» Selected text
══════

These changes follow a series of technical glitches earlier this year that temporarily halted the UPI ecosystem, raising concerns about its scalability amid surging digital adoption.
What’s Changing in UPI from August 1?
NPCI has directed banks and payment service providers (PSPs) to tighten controls over the 10 most frequently used APIs (Application Programming Interfaces) by July 31, 2025. These APIs manage essential tasks like balance checks, linked account lists, transaction status updates, and autopay functionality.
Here’s what users need to know:
1. Daily Limit on Balance Checks
Users will now be allowed to check their account balance a maximum of 50 times per day on any UPI app. This cap is aimed at reducing unnecessary API calls and easing the load on the infrastructure.
Impact: Those accustomed to frequently checking balances will need to moderate usage to stay within the new limit.
2. Cap on Linked Account Checks
Viewing the list of bank accounts linked to a UPI ID will be restricted to 25 times per day. This is to prevent misuse and reduce backend load.

══════

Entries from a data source
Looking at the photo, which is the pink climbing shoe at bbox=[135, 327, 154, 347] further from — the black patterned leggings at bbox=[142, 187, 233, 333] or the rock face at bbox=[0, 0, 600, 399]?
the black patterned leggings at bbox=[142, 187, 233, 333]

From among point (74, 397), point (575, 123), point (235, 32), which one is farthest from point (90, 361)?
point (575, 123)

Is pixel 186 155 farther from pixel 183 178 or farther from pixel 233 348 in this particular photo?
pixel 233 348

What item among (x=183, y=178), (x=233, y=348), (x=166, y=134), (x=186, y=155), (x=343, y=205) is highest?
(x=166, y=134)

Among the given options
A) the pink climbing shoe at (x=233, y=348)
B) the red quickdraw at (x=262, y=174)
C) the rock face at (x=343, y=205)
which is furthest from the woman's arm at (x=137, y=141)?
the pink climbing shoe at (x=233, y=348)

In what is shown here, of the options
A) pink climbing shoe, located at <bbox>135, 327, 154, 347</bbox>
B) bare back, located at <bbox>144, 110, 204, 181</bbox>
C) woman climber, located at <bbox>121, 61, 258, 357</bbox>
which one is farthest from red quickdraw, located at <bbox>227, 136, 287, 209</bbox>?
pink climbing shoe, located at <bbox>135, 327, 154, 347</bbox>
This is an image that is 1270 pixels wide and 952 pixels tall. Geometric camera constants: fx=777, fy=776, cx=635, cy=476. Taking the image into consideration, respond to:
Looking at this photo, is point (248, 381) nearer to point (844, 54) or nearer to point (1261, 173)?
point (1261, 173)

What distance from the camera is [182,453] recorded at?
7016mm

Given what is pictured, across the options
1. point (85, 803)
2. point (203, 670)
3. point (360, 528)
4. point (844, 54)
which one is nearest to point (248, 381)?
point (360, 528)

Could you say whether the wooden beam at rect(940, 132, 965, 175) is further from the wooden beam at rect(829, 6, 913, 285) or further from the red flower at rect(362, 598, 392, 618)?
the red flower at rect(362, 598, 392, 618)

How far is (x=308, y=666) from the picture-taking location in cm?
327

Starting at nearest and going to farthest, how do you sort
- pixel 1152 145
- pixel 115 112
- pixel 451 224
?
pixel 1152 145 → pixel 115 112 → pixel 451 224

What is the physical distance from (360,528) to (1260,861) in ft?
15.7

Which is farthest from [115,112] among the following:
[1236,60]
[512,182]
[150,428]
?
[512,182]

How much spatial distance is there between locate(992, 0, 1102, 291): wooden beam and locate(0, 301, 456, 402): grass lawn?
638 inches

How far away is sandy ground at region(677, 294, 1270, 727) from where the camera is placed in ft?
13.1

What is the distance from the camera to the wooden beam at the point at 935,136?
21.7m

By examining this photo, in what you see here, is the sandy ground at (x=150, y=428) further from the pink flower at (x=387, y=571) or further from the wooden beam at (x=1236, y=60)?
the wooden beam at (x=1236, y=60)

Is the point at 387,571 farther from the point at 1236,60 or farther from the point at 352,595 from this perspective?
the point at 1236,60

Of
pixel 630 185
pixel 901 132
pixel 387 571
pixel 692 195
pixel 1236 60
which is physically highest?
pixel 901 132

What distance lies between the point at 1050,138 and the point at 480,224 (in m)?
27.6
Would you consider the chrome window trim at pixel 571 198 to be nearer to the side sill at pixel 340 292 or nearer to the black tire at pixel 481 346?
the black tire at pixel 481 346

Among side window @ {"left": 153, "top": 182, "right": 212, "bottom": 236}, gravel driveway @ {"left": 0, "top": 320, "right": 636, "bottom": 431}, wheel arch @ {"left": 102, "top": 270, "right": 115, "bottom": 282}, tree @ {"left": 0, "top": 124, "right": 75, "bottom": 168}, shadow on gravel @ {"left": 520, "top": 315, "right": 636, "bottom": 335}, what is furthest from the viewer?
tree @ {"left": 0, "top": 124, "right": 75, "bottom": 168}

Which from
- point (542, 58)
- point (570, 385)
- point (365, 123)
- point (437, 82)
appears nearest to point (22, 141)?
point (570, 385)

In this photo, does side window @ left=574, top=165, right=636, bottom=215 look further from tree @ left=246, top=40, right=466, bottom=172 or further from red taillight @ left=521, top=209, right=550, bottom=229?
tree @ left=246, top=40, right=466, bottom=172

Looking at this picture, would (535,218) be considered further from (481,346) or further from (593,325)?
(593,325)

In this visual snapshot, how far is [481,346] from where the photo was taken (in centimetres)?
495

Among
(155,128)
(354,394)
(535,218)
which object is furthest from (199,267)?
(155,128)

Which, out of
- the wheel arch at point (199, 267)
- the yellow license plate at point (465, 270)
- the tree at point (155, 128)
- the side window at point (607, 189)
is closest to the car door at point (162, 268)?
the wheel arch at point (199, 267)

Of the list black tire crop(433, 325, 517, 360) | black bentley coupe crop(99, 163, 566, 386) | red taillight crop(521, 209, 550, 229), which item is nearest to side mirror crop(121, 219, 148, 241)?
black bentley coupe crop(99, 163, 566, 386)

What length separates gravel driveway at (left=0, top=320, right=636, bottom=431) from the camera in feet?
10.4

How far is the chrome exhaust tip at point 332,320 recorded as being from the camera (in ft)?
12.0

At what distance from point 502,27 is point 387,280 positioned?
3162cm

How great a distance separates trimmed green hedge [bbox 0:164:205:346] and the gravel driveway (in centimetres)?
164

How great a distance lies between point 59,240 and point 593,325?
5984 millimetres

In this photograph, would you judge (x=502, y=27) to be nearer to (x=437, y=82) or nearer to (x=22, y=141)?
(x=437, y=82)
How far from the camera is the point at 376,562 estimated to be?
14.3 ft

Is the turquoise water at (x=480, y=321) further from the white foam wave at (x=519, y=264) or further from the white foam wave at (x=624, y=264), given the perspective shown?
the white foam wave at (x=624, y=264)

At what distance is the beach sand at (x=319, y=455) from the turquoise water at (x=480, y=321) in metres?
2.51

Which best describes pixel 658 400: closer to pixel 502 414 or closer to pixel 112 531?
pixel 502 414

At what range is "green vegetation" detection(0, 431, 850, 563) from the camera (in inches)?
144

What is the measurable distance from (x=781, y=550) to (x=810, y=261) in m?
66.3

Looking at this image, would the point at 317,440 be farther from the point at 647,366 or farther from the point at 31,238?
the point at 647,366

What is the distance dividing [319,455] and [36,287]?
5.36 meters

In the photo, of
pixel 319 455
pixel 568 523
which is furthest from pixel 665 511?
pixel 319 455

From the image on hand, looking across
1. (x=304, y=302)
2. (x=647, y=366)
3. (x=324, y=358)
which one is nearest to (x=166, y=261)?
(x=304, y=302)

══════

» Aim 1
According to the article on the UPI changes, how many times per day will users be allowed to check their account balance on a UPI app?
» Aim 2
Reproduce the passage of the UPI article between "Here’s what users" and "on the infrastructure.", inclusive.
» Aim 3
Carry on the article about the UPI changes, beginning after its final sentence.

» Written answer 1
A maximum of 50 times per day.

» Written answer 2
Here’s what users need to know:
1. Daily Limit on Balance Checks
Users will now be allowed to check their account balance a maximum of 50 times per day on any UPI app. This cap is aimed at reducing unnecessary API calls and easing the load on the infrastructure.

» Written answer 3
Impact: Routine users are unlikely to be affected, but repeated queries for linked accounts will be limited.
3. New Autopay Time Slots
Autopay services such as SIPs, OTT subscriptions, and utility bill payments will now only be processed during off-peak hours — before 10 am, between 1 pm and 5 pm, or after 9:30 pm. Each autopay request will be allowed one main attempt and up to three retries.
Impact: The timing of your regular payments may shift. Ensure sufficient balance during these time windows to avoid failed transactions.
4. Restriction on Transaction Status Checks
To control the overuse of the “Check Transaction Status” API, NPCI has implemented new timing rules. A maximum of three status checks per transaction will be allowed, with a mandatory 90-second gap between each attempt.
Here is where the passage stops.